Getting to a solid B+ requires fixing only the top four issues.
| Sprint | Action |
|---|---|
| Immediate | Audit and fix authenticated user progress persistence pipeline (H06 — Critical, confirmed by all 3 sources) |
| Immediate | Add "Sign in to save progress" prompt at lesson start for guest users (H07) |
| Sprint 1 | Implement donation-modal frequency cap (max once / 30 days); persistent nav link instead (H08 — NEW from human panel) |
| Sprint 1 | Add skeleton screen / branded spinner to lesson player loading state (H01) |
| Sprint 1 | Add visible "← Back to [Topic]" button in lesson player header (H03 — confirmed by all 3 sources) |
| Sprint 1 | Fix Angular router to set meaningful page title on every navigation event (H01) |
| Sprint 2 | Add ARIA live region for SPA navigation announcements (H01/H11 — Codex severity-3) |
| Sprint 2 | Add "Continue where you left off" widget on homepage and classrooms (H07) |
| Sprint 2 | Add visible :active CSS state to all buttons and interactive elements (H08 — human consensus) |
| Sprint 2 | Standardize vocabulary: one term set across nav, headings, breadcrumbs, URLs (H04) |
| Sprint 3 | Fix H1 heading hierarchy across all classroom page templates (H11) |
| Sprint 3 | Persist cookie consent in localStorage; add decline / manage-preferences option (H08) |
| Sprint 3 | Run full axe-core + manual screen-reader audit — surface audit covers visible issues only (H11) |
These three dimensions extend beyond the Nielsen Norman 10+H11 framework. H13 (Customer Journey) was assessed by both Codex and the human panel; H12 and H14 are human-panel only. These scores do not alter the core blended grade.
AI-1 — Claude (Sonnet 4.6, Medium Reasoning): 83 checklist items rated via live Playwright browser session. Pages: Homepage, Math Classroom, Place Values Topic, Lesson Player. Agent modes: Generalist UX Researcher, Accessibility Specialist, Content Strategist. HIL calibration gates at mid-audit and final review.
AI-2 — Codex (GPT-5.5, Extra High Reasoning): Independent heuristic evaluation against the same 11 core heuristics + H13 Customer Journey. Report: oppia-uxhc-final-report.md (2026-05-02). 83 items, same 0–4 severity scale.

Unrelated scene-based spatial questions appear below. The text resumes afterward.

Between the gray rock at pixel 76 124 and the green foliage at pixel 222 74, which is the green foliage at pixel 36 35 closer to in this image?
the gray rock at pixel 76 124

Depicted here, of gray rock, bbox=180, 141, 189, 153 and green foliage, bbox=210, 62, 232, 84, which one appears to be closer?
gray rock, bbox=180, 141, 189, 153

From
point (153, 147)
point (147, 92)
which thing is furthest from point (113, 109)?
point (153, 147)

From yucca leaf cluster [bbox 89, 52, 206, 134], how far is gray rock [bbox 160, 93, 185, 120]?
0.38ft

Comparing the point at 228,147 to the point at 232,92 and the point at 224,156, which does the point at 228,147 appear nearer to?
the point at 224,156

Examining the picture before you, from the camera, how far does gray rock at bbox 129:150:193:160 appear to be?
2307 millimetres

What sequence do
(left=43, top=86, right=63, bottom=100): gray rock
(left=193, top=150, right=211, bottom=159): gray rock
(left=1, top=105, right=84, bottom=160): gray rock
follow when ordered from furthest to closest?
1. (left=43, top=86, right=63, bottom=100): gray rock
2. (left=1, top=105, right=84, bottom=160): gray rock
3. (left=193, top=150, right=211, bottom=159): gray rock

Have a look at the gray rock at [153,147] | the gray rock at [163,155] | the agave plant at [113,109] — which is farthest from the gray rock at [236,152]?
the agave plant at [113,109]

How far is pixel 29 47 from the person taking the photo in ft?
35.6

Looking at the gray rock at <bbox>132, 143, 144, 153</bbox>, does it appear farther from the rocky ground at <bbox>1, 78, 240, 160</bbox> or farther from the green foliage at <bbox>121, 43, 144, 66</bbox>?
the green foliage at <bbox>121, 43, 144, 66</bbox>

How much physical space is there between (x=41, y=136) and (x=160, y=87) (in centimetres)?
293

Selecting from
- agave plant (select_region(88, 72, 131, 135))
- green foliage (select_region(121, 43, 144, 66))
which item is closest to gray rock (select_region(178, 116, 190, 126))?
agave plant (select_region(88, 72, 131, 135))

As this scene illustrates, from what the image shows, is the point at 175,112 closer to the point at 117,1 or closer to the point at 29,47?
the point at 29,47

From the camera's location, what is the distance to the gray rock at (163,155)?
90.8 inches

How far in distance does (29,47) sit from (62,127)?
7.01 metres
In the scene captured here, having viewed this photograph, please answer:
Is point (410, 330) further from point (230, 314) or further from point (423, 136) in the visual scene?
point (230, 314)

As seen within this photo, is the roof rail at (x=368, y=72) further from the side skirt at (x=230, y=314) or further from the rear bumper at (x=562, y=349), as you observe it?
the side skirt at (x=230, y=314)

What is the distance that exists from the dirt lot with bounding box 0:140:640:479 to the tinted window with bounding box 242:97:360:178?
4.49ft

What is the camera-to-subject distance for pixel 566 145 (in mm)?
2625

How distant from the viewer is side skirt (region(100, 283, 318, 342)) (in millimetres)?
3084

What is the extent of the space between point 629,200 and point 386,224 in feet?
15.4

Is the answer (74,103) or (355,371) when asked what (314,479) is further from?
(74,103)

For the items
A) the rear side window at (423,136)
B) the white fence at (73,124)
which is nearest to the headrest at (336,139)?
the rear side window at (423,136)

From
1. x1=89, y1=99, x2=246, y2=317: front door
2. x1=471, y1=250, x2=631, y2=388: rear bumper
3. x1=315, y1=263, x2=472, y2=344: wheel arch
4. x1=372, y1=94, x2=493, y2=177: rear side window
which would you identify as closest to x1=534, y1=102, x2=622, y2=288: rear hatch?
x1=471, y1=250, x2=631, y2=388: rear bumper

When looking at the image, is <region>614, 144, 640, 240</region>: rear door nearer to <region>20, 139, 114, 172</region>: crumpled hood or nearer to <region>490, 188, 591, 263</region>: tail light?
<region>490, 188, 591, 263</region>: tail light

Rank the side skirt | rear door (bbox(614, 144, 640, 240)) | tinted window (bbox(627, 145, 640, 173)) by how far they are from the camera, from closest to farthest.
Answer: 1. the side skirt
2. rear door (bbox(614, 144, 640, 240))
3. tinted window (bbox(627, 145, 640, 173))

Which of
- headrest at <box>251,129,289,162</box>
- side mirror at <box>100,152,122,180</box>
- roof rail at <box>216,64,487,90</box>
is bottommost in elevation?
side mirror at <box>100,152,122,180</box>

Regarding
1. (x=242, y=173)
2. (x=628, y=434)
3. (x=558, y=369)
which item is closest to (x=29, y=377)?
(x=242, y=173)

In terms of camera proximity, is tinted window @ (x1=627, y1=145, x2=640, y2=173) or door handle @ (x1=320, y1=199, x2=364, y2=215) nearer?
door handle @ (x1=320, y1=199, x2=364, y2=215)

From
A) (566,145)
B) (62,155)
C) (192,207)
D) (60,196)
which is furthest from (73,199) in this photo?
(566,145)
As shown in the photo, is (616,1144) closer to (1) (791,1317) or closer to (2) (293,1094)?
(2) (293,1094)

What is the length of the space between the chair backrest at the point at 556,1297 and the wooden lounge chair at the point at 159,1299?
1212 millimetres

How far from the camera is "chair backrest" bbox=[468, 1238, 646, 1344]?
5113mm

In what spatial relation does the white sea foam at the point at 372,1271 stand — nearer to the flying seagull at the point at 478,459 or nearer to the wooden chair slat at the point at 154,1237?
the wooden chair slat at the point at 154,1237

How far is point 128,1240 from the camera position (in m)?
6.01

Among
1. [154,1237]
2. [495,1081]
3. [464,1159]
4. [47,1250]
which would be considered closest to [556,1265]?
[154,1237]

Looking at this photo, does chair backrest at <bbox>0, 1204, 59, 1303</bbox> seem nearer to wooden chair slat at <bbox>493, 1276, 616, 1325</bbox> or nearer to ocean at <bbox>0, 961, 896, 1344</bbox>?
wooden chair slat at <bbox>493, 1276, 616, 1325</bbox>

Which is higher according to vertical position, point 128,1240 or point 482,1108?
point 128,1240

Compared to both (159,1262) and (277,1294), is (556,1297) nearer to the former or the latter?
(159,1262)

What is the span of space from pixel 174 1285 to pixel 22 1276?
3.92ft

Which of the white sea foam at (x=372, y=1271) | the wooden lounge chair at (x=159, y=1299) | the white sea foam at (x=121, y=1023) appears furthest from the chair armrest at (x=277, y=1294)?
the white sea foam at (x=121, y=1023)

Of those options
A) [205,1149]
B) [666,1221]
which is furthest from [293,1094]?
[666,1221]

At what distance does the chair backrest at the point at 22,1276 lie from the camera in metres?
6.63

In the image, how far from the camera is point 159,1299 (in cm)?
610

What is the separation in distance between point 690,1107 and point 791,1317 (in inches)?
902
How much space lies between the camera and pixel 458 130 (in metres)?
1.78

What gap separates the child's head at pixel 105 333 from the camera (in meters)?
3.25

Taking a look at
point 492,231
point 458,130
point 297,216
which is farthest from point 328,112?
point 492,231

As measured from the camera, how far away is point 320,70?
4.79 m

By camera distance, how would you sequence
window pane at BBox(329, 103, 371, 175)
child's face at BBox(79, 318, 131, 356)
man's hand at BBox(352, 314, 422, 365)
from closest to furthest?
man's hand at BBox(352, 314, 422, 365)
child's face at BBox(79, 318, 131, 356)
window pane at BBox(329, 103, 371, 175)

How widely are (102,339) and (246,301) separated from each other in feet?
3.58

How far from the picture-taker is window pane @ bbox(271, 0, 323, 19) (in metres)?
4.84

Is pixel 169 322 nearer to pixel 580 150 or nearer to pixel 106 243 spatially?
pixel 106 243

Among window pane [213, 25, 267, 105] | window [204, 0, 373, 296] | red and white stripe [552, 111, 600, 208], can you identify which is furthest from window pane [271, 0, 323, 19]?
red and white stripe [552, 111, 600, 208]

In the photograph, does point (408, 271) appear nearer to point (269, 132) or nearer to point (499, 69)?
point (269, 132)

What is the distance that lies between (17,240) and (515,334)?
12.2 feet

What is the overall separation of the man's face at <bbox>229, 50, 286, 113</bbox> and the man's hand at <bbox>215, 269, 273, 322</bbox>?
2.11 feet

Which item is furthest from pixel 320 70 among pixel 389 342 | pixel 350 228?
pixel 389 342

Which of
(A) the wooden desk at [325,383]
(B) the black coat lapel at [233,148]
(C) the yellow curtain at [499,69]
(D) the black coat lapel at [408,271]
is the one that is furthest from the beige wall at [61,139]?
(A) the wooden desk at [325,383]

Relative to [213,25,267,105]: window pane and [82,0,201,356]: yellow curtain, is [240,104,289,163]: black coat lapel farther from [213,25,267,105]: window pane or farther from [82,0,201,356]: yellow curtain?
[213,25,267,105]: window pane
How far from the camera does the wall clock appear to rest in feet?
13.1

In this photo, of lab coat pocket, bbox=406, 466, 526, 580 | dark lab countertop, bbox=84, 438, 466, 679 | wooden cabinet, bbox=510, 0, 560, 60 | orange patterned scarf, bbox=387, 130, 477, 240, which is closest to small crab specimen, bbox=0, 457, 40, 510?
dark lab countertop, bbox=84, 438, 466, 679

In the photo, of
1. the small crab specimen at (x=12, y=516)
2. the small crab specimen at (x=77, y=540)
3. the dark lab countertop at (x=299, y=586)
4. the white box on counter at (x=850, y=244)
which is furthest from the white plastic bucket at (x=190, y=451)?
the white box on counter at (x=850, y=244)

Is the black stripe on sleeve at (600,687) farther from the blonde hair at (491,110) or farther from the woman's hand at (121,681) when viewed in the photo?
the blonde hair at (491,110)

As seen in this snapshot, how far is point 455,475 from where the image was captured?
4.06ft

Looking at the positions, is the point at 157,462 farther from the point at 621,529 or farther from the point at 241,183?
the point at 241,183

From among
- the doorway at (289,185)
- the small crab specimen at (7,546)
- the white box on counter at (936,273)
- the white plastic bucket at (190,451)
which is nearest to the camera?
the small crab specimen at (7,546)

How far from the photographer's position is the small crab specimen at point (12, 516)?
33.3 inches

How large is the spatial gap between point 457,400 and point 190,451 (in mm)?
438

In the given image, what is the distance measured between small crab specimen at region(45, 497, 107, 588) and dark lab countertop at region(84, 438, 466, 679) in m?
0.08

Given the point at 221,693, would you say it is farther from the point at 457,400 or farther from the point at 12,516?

Human Evaluation Panel: 5 evaluators (Human 1, Human 2, Human 3, Human 5, Human 4) assessed the same interface using the same 0–4 severity scale. Source: HE_Unified_Scorecard_LOL_V2.xlsx, synthesized 2026-04-09. H12–H14 supplemental assessed by human panel only.
Blending method: Simple average of all available source scores per heuristic. H01–H11 use 3-way average (AI-1 + AI-2 + Human). H13 uses 2-way (AI-2 + Human). H12 and H14 are human-panel only. Supplemental heuristics not included in core blended grade.
H11 Accessibility: Surface audit only — not a full WCAG 2.1/2.2 compliance test. Both AI audits scored H11 at 50% (C-). A dedicated axe-core or manual screen-reader audit is strongly recommended.
H09 Error Recovery: Codex found no observable failures and scored 100%. Claude and human panel had limited evidence. Overall confidence on H09 is low — the high Codex score should not be taken as confirmation that error recovery is strong.
Out of scope: Authenticated post-completion flows, mobile views, error state messaging, post-login dashboard.